I don't like this statement, or don't understand it. It is useful to know a branch is unbiased. Currently we assume branches are unbiased then optimize conservatively in those cases (do no harm). But if we had greater confidence in unbiased branches (because the branch was actually profiled), we could if-convert much more aggressively.

> This would immediately make the analysis useful to consumers such as the vectorizer, unroller, or when we have the capability, the inliner and an outliner which respect cold regions of functions.

I'm a little concerned that you're adding complexity that may not be necessary. Algorithms like if-conversion make use of the fact that the block weights are additive. I'm sure they could be adapted to something more sophisticated, but these heuristics are notoriously hard to tune. There is value in a simple model. You say that your approach is simple, but I would have to think hard about handling block frequencies that are inconsistent with their immediate branch probabilities.

So the question is: why do you really need more sophistication?

Part of you problem is that you're looking at frequency relative to the entry block when you should be looking at frequency relative to the region being optimized. When deciding to unroll, compare the loop header with the preheader.

I think you're trying to avoid unrolling even high trip count loops that are  seldom reached, and you're using a non-negligible frequency for "cold" code (e.g. > 2^-10). In that case it sounds like we need a static heuristic to handle the pattern of chains of branches with no CFG merge. The fall-thru path should be > 0.5.

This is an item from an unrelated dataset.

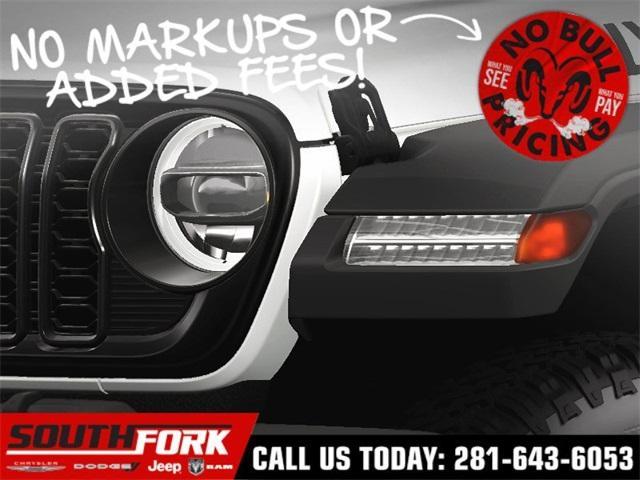 new 2025 Jeep Wrangler car, priced at $43,609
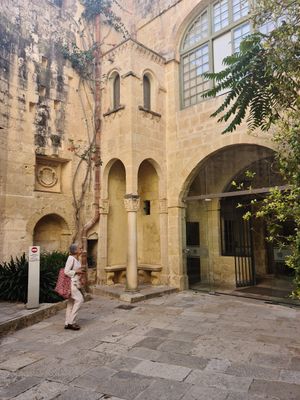  at Gustav Café & Bistro in Mdina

So, I think this is a cool idea. If I better understood how it worked I might be less concerned about the complexity. I'm not very convinced that it is necessary yet.

-Andy

> One alternative proposed by Nick was using the average of block frequencies across a domtree as the denominator to which a particular block's frequency is compared. I haven't really thought as much about this because it seems quite expensive to compute and is less intuitive to me, but I wanted to mention it. Nick might be able to provide an explanation of it that would help folks.
> 
> Related to the idea of using the domtree, I can think of many layers on top of the existing block frequencies that could be used to accurately do "cold region" detection, but they would all be significantly more analysis on top of the existing system and so are somewhat less appealing to me.
> 
> Perhaps others have still more ideas? Also comments or suggestions on mine are very welcome. 
> 
> I have a really simple patch that implements my suggestion using the existing frequency infrastructure (as it is almost exactly the same). I would also want to rename everything to avoid confusion as these would no longer be "frequencies" in any strict sense. I can provide test data as needed on the result of this change if people like the direction.